10. Absolutely Curtains
O instrumental que fecha o álbum é a faixa mais longa e sem graça dele, bem abaixo da qualidade das anteriores, embora possa ser funcional como trilha incidental dentro do filme. Teclado e sintetizador crescem gradualmente até os três minutos e meio, sem muita dinâmica, exceto por um susto repentino (nos filmes de terror seria uma cena de “jump scare”) com um grito de “ahhhhhhh” aos dois minutos e 37 segundos. Na parte final o instrumental vai se intercalando e sumindo até ser totalmente substituído por um canto da tribo Mapuga do filme, da Nova Guiné. O que eles cantam é desconhecido (há mais de mil línguas e incontáveis dialetos entre os povos indígenas da ilha) e o Floyd recebeu a gravação da equipe de filmagens. O título pode ser uma referência ao vale buscado no filme pela protagonista e pelos exploradores, que era “obscurecido pelas nuvens“, e a razão dele ser secreto é que estaria “absolutamente coberto” (absolutely curtains).
Bônus: a Capa
Storm Thorgerson e Aubrey Powell, donos da Hipgnosis, a empresa responsável pela maior parte das capas do Pink Floyd, estavam vendo fotos do filme para se inspirarem quando o projetor travou e a imagem ficou embaçada. “De repente, diante de nossos olhos, a qualidade fora de foco imbuiu uma imagem comum de qualidades mais transcendentais”, escreveu Thorgerson em seu livro “Mind Over Matter“. “Ou foi o que dissemos a Barbet.” Como aquilo causava curiosidade e deixava a verdadeira imagem “escondida” – como o vale do filme – provocadores e anticonvencionais que eram (vide “Atom Heart Mother” e “Meddle”), a dupla gostou do resultado.
O diretor Barbet Schroeder… não.
Segundo ele, foi deliberado não ter uma capa tão boa que “competiria” com “The Dark Side of the Moon” (que já estava sendo gravado e seria lançado nove meses depois):
“Sabiam que tinham outro álbum vindo e não queriam que Obscured by Clouds roubasse o show”, ri Schroeder. “Então se certificaram de que a capa não tivesse muito apelo. Achei aquilo bastante divertido.”

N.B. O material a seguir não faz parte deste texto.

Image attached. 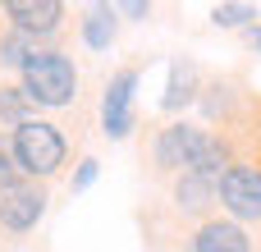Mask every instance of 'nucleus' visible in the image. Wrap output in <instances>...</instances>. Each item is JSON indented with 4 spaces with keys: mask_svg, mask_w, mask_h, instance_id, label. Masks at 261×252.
I'll list each match as a JSON object with an SVG mask.
<instances>
[{
    "mask_svg": "<svg viewBox=\"0 0 261 252\" xmlns=\"http://www.w3.org/2000/svg\"><path fill=\"white\" fill-rule=\"evenodd\" d=\"M23 83H28V96L41 101V106H69L73 87H78V73L60 51H32L23 60Z\"/></svg>",
    "mask_w": 261,
    "mask_h": 252,
    "instance_id": "nucleus-1",
    "label": "nucleus"
},
{
    "mask_svg": "<svg viewBox=\"0 0 261 252\" xmlns=\"http://www.w3.org/2000/svg\"><path fill=\"white\" fill-rule=\"evenodd\" d=\"M14 156H18V165H23L28 174H50V170H60V161H64V142H60V133H55L50 124L23 119V124L14 129Z\"/></svg>",
    "mask_w": 261,
    "mask_h": 252,
    "instance_id": "nucleus-2",
    "label": "nucleus"
},
{
    "mask_svg": "<svg viewBox=\"0 0 261 252\" xmlns=\"http://www.w3.org/2000/svg\"><path fill=\"white\" fill-rule=\"evenodd\" d=\"M41 207H46V193H41L37 184H28V179H9V184H0V225H9V230H28V225H37Z\"/></svg>",
    "mask_w": 261,
    "mask_h": 252,
    "instance_id": "nucleus-3",
    "label": "nucleus"
},
{
    "mask_svg": "<svg viewBox=\"0 0 261 252\" xmlns=\"http://www.w3.org/2000/svg\"><path fill=\"white\" fill-rule=\"evenodd\" d=\"M206 147H211L206 133H197V129H188V124H174V129L161 133V142H156V161H161L165 170H184V174H188Z\"/></svg>",
    "mask_w": 261,
    "mask_h": 252,
    "instance_id": "nucleus-4",
    "label": "nucleus"
},
{
    "mask_svg": "<svg viewBox=\"0 0 261 252\" xmlns=\"http://www.w3.org/2000/svg\"><path fill=\"white\" fill-rule=\"evenodd\" d=\"M220 197H225V207H229L234 216L261 220V174L252 170V165H234V170H225V179H220Z\"/></svg>",
    "mask_w": 261,
    "mask_h": 252,
    "instance_id": "nucleus-5",
    "label": "nucleus"
},
{
    "mask_svg": "<svg viewBox=\"0 0 261 252\" xmlns=\"http://www.w3.org/2000/svg\"><path fill=\"white\" fill-rule=\"evenodd\" d=\"M133 87H138V73L124 69V73H115V83L106 92V133L110 138H124L133 129Z\"/></svg>",
    "mask_w": 261,
    "mask_h": 252,
    "instance_id": "nucleus-6",
    "label": "nucleus"
},
{
    "mask_svg": "<svg viewBox=\"0 0 261 252\" xmlns=\"http://www.w3.org/2000/svg\"><path fill=\"white\" fill-rule=\"evenodd\" d=\"M9 18L23 32H50L60 23V5L55 0H9Z\"/></svg>",
    "mask_w": 261,
    "mask_h": 252,
    "instance_id": "nucleus-7",
    "label": "nucleus"
},
{
    "mask_svg": "<svg viewBox=\"0 0 261 252\" xmlns=\"http://www.w3.org/2000/svg\"><path fill=\"white\" fill-rule=\"evenodd\" d=\"M197 252H248V239L239 225H220L211 220L202 234H197Z\"/></svg>",
    "mask_w": 261,
    "mask_h": 252,
    "instance_id": "nucleus-8",
    "label": "nucleus"
},
{
    "mask_svg": "<svg viewBox=\"0 0 261 252\" xmlns=\"http://www.w3.org/2000/svg\"><path fill=\"white\" fill-rule=\"evenodd\" d=\"M110 37H115L110 9H92V18H87V46H110Z\"/></svg>",
    "mask_w": 261,
    "mask_h": 252,
    "instance_id": "nucleus-9",
    "label": "nucleus"
},
{
    "mask_svg": "<svg viewBox=\"0 0 261 252\" xmlns=\"http://www.w3.org/2000/svg\"><path fill=\"white\" fill-rule=\"evenodd\" d=\"M216 188V179H202V174H184L179 179V202L184 207H202V197Z\"/></svg>",
    "mask_w": 261,
    "mask_h": 252,
    "instance_id": "nucleus-10",
    "label": "nucleus"
},
{
    "mask_svg": "<svg viewBox=\"0 0 261 252\" xmlns=\"http://www.w3.org/2000/svg\"><path fill=\"white\" fill-rule=\"evenodd\" d=\"M188 87H193V69H179V64H174V73H170V92H165V106H170V110L184 106V101L193 96Z\"/></svg>",
    "mask_w": 261,
    "mask_h": 252,
    "instance_id": "nucleus-11",
    "label": "nucleus"
},
{
    "mask_svg": "<svg viewBox=\"0 0 261 252\" xmlns=\"http://www.w3.org/2000/svg\"><path fill=\"white\" fill-rule=\"evenodd\" d=\"M243 18H252L248 5H220V9H216V23H220V28H234V23H243Z\"/></svg>",
    "mask_w": 261,
    "mask_h": 252,
    "instance_id": "nucleus-12",
    "label": "nucleus"
},
{
    "mask_svg": "<svg viewBox=\"0 0 261 252\" xmlns=\"http://www.w3.org/2000/svg\"><path fill=\"white\" fill-rule=\"evenodd\" d=\"M92 179H96V161H83V170L73 174V193H83V188H87Z\"/></svg>",
    "mask_w": 261,
    "mask_h": 252,
    "instance_id": "nucleus-13",
    "label": "nucleus"
},
{
    "mask_svg": "<svg viewBox=\"0 0 261 252\" xmlns=\"http://www.w3.org/2000/svg\"><path fill=\"white\" fill-rule=\"evenodd\" d=\"M23 110V101L14 96V87H0V115H18Z\"/></svg>",
    "mask_w": 261,
    "mask_h": 252,
    "instance_id": "nucleus-14",
    "label": "nucleus"
},
{
    "mask_svg": "<svg viewBox=\"0 0 261 252\" xmlns=\"http://www.w3.org/2000/svg\"><path fill=\"white\" fill-rule=\"evenodd\" d=\"M9 179H14V161H9V152L0 142V184H9Z\"/></svg>",
    "mask_w": 261,
    "mask_h": 252,
    "instance_id": "nucleus-15",
    "label": "nucleus"
},
{
    "mask_svg": "<svg viewBox=\"0 0 261 252\" xmlns=\"http://www.w3.org/2000/svg\"><path fill=\"white\" fill-rule=\"evenodd\" d=\"M257 46H261V32H257Z\"/></svg>",
    "mask_w": 261,
    "mask_h": 252,
    "instance_id": "nucleus-16",
    "label": "nucleus"
}]
</instances>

Porém, Thorgerson declarou que a arte recebeu tanta atenção quanto qualquer outra do Floyd.
A foto está tão fora de foco que chega a ser difícil afirmar o que retrata.

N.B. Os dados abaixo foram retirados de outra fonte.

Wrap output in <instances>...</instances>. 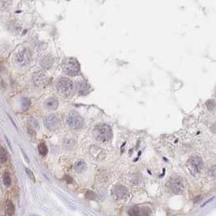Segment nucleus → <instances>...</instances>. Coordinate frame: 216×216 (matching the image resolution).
<instances>
[{
  "label": "nucleus",
  "instance_id": "f257e3e1",
  "mask_svg": "<svg viewBox=\"0 0 216 216\" xmlns=\"http://www.w3.org/2000/svg\"><path fill=\"white\" fill-rule=\"evenodd\" d=\"M93 137L97 141L101 142L110 141L112 137L111 128L106 123L98 124L93 129Z\"/></svg>",
  "mask_w": 216,
  "mask_h": 216
},
{
  "label": "nucleus",
  "instance_id": "f03ea898",
  "mask_svg": "<svg viewBox=\"0 0 216 216\" xmlns=\"http://www.w3.org/2000/svg\"><path fill=\"white\" fill-rule=\"evenodd\" d=\"M167 187L169 190L175 194H181L184 191L185 188V183L182 177H172L167 181Z\"/></svg>",
  "mask_w": 216,
  "mask_h": 216
},
{
  "label": "nucleus",
  "instance_id": "7ed1b4c3",
  "mask_svg": "<svg viewBox=\"0 0 216 216\" xmlns=\"http://www.w3.org/2000/svg\"><path fill=\"white\" fill-rule=\"evenodd\" d=\"M63 69L67 75L70 76H75L80 73V65L76 59L73 58H68L63 61Z\"/></svg>",
  "mask_w": 216,
  "mask_h": 216
},
{
  "label": "nucleus",
  "instance_id": "20e7f679",
  "mask_svg": "<svg viewBox=\"0 0 216 216\" xmlns=\"http://www.w3.org/2000/svg\"><path fill=\"white\" fill-rule=\"evenodd\" d=\"M204 166V163L202 159L198 156H192L187 162V167L190 173L194 176H196L197 174L201 172Z\"/></svg>",
  "mask_w": 216,
  "mask_h": 216
},
{
  "label": "nucleus",
  "instance_id": "39448f33",
  "mask_svg": "<svg viewBox=\"0 0 216 216\" xmlns=\"http://www.w3.org/2000/svg\"><path fill=\"white\" fill-rule=\"evenodd\" d=\"M32 60V53L28 48L20 49L15 55V62L20 66H26Z\"/></svg>",
  "mask_w": 216,
  "mask_h": 216
},
{
  "label": "nucleus",
  "instance_id": "423d86ee",
  "mask_svg": "<svg viewBox=\"0 0 216 216\" xmlns=\"http://www.w3.org/2000/svg\"><path fill=\"white\" fill-rule=\"evenodd\" d=\"M67 123L73 129H80L84 126V120L75 111H72L67 117Z\"/></svg>",
  "mask_w": 216,
  "mask_h": 216
},
{
  "label": "nucleus",
  "instance_id": "0eeeda50",
  "mask_svg": "<svg viewBox=\"0 0 216 216\" xmlns=\"http://www.w3.org/2000/svg\"><path fill=\"white\" fill-rule=\"evenodd\" d=\"M59 92L63 95H69L73 93V83L68 78H60L57 84Z\"/></svg>",
  "mask_w": 216,
  "mask_h": 216
},
{
  "label": "nucleus",
  "instance_id": "6e6552de",
  "mask_svg": "<svg viewBox=\"0 0 216 216\" xmlns=\"http://www.w3.org/2000/svg\"><path fill=\"white\" fill-rule=\"evenodd\" d=\"M44 124L49 130H56L60 125V120L56 115L51 114L46 116L44 120Z\"/></svg>",
  "mask_w": 216,
  "mask_h": 216
},
{
  "label": "nucleus",
  "instance_id": "1a4fd4ad",
  "mask_svg": "<svg viewBox=\"0 0 216 216\" xmlns=\"http://www.w3.org/2000/svg\"><path fill=\"white\" fill-rule=\"evenodd\" d=\"M128 214L133 216H141V215H150L151 214L150 209L146 206H133L128 211Z\"/></svg>",
  "mask_w": 216,
  "mask_h": 216
},
{
  "label": "nucleus",
  "instance_id": "9d476101",
  "mask_svg": "<svg viewBox=\"0 0 216 216\" xmlns=\"http://www.w3.org/2000/svg\"><path fill=\"white\" fill-rule=\"evenodd\" d=\"M112 195L116 199L126 198L128 196V188L124 187V186H116L112 189Z\"/></svg>",
  "mask_w": 216,
  "mask_h": 216
},
{
  "label": "nucleus",
  "instance_id": "9b49d317",
  "mask_svg": "<svg viewBox=\"0 0 216 216\" xmlns=\"http://www.w3.org/2000/svg\"><path fill=\"white\" fill-rule=\"evenodd\" d=\"M33 80H34V83L37 86H46V83L47 82L48 78L46 76V74H44V73H42V72H38L33 76Z\"/></svg>",
  "mask_w": 216,
  "mask_h": 216
},
{
  "label": "nucleus",
  "instance_id": "f8f14e48",
  "mask_svg": "<svg viewBox=\"0 0 216 216\" xmlns=\"http://www.w3.org/2000/svg\"><path fill=\"white\" fill-rule=\"evenodd\" d=\"M44 106H45L47 110H49V111H56L59 106L58 101L54 98H48V99H46V100L45 101V103H44Z\"/></svg>",
  "mask_w": 216,
  "mask_h": 216
},
{
  "label": "nucleus",
  "instance_id": "ddd939ff",
  "mask_svg": "<svg viewBox=\"0 0 216 216\" xmlns=\"http://www.w3.org/2000/svg\"><path fill=\"white\" fill-rule=\"evenodd\" d=\"M74 169L78 173H81V172H84L87 169V164H86L85 161L82 160V159H80L77 162H76L75 165H74Z\"/></svg>",
  "mask_w": 216,
  "mask_h": 216
},
{
  "label": "nucleus",
  "instance_id": "4468645a",
  "mask_svg": "<svg viewBox=\"0 0 216 216\" xmlns=\"http://www.w3.org/2000/svg\"><path fill=\"white\" fill-rule=\"evenodd\" d=\"M15 214V206L12 201L8 200L5 204V214L6 215H13Z\"/></svg>",
  "mask_w": 216,
  "mask_h": 216
},
{
  "label": "nucleus",
  "instance_id": "2eb2a0df",
  "mask_svg": "<svg viewBox=\"0 0 216 216\" xmlns=\"http://www.w3.org/2000/svg\"><path fill=\"white\" fill-rule=\"evenodd\" d=\"M41 64L44 68H50L53 64V59L50 56L44 57L42 62H41Z\"/></svg>",
  "mask_w": 216,
  "mask_h": 216
},
{
  "label": "nucleus",
  "instance_id": "dca6fc26",
  "mask_svg": "<svg viewBox=\"0 0 216 216\" xmlns=\"http://www.w3.org/2000/svg\"><path fill=\"white\" fill-rule=\"evenodd\" d=\"M78 90L81 94H86L89 92V86L85 82H79L78 83Z\"/></svg>",
  "mask_w": 216,
  "mask_h": 216
},
{
  "label": "nucleus",
  "instance_id": "f3484780",
  "mask_svg": "<svg viewBox=\"0 0 216 216\" xmlns=\"http://www.w3.org/2000/svg\"><path fill=\"white\" fill-rule=\"evenodd\" d=\"M8 158V152L5 149L3 148V146H1V152H0V160H1V164H3L4 163L7 162Z\"/></svg>",
  "mask_w": 216,
  "mask_h": 216
},
{
  "label": "nucleus",
  "instance_id": "a211bd4d",
  "mask_svg": "<svg viewBox=\"0 0 216 216\" xmlns=\"http://www.w3.org/2000/svg\"><path fill=\"white\" fill-rule=\"evenodd\" d=\"M3 184H5V186H9L12 184V178H11V175L8 171H5L3 174Z\"/></svg>",
  "mask_w": 216,
  "mask_h": 216
},
{
  "label": "nucleus",
  "instance_id": "6ab92c4d",
  "mask_svg": "<svg viewBox=\"0 0 216 216\" xmlns=\"http://www.w3.org/2000/svg\"><path fill=\"white\" fill-rule=\"evenodd\" d=\"M38 152H39V154L42 156L46 155V154L48 152V149L45 143L42 142V143L39 144V146H38Z\"/></svg>",
  "mask_w": 216,
  "mask_h": 216
},
{
  "label": "nucleus",
  "instance_id": "aec40b11",
  "mask_svg": "<svg viewBox=\"0 0 216 216\" xmlns=\"http://www.w3.org/2000/svg\"><path fill=\"white\" fill-rule=\"evenodd\" d=\"M12 5V0H1V10L7 11Z\"/></svg>",
  "mask_w": 216,
  "mask_h": 216
},
{
  "label": "nucleus",
  "instance_id": "412c9836",
  "mask_svg": "<svg viewBox=\"0 0 216 216\" xmlns=\"http://www.w3.org/2000/svg\"><path fill=\"white\" fill-rule=\"evenodd\" d=\"M206 106L209 111H213L214 109L215 108L216 103L213 99H209L206 102Z\"/></svg>",
  "mask_w": 216,
  "mask_h": 216
},
{
  "label": "nucleus",
  "instance_id": "4be33fe9",
  "mask_svg": "<svg viewBox=\"0 0 216 216\" xmlns=\"http://www.w3.org/2000/svg\"><path fill=\"white\" fill-rule=\"evenodd\" d=\"M31 105V102L29 98H22L21 100V106H22L23 110H27Z\"/></svg>",
  "mask_w": 216,
  "mask_h": 216
},
{
  "label": "nucleus",
  "instance_id": "5701e85b",
  "mask_svg": "<svg viewBox=\"0 0 216 216\" xmlns=\"http://www.w3.org/2000/svg\"><path fill=\"white\" fill-rule=\"evenodd\" d=\"M209 175L211 176V177H216V165L214 166H212L209 170Z\"/></svg>",
  "mask_w": 216,
  "mask_h": 216
},
{
  "label": "nucleus",
  "instance_id": "b1692460",
  "mask_svg": "<svg viewBox=\"0 0 216 216\" xmlns=\"http://www.w3.org/2000/svg\"><path fill=\"white\" fill-rule=\"evenodd\" d=\"M73 145H74V141H71V140H65L63 141V146L66 148H71V147H73Z\"/></svg>",
  "mask_w": 216,
  "mask_h": 216
},
{
  "label": "nucleus",
  "instance_id": "393cba45",
  "mask_svg": "<svg viewBox=\"0 0 216 216\" xmlns=\"http://www.w3.org/2000/svg\"><path fill=\"white\" fill-rule=\"evenodd\" d=\"M25 171H26V173H27V175L29 176V179L30 180H32V181H33V182H35V177H34V175H33V173L31 171L30 169L27 168V167H25Z\"/></svg>",
  "mask_w": 216,
  "mask_h": 216
},
{
  "label": "nucleus",
  "instance_id": "a878e982",
  "mask_svg": "<svg viewBox=\"0 0 216 216\" xmlns=\"http://www.w3.org/2000/svg\"><path fill=\"white\" fill-rule=\"evenodd\" d=\"M95 197V194L92 191H87V193L86 194V197L88 199H94Z\"/></svg>",
  "mask_w": 216,
  "mask_h": 216
},
{
  "label": "nucleus",
  "instance_id": "bb28decb",
  "mask_svg": "<svg viewBox=\"0 0 216 216\" xmlns=\"http://www.w3.org/2000/svg\"><path fill=\"white\" fill-rule=\"evenodd\" d=\"M20 150H21V153H22L23 156H24V158H25V159L26 160V162H27L28 164H29V163H30V161H29V157L27 156V154L25 153V151L23 150V149H20Z\"/></svg>",
  "mask_w": 216,
  "mask_h": 216
},
{
  "label": "nucleus",
  "instance_id": "cd10ccee",
  "mask_svg": "<svg viewBox=\"0 0 216 216\" xmlns=\"http://www.w3.org/2000/svg\"><path fill=\"white\" fill-rule=\"evenodd\" d=\"M215 91H216V89H215Z\"/></svg>",
  "mask_w": 216,
  "mask_h": 216
}]
</instances>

Não é conhecida a imagem sem o efeito, mas assistindo-se ao filme, identifica-se a cena em que foi tirada, quando o personagem Gaëtan (interpretado pelo ator francês Jean-Pierre Kalfon) sobe em uma árvore e estende-se para apanhar um fruto.
Faça abaixo a comparação com um frame do filme:


Provavelmente não houve autossabotagem mesmo, Gilmour, mais tarde alegaria em uma rara explosão de entusiasmo que adorou todo o resultado final.
“Obscured by Clouds” foi o primeiro álbum do Pink Floyd a ultrapassar a marca dos 50 mais vendidos na concorrida lista da Billboard, nos Estados Unidos (chegou a 46º), e foi muito bem no Reino Unido, atingindo o sexto lugar.
Fato é que o álbum que viria a seguir estava muito fora da curva e sendo elaborado há muito tempo, embora algumas das virtudes de “Obscured by Clouds” já eram sinais claros do desenvolvimento da banda, que alcançaria inédito prestígio entre crítica e público no ano seguinte.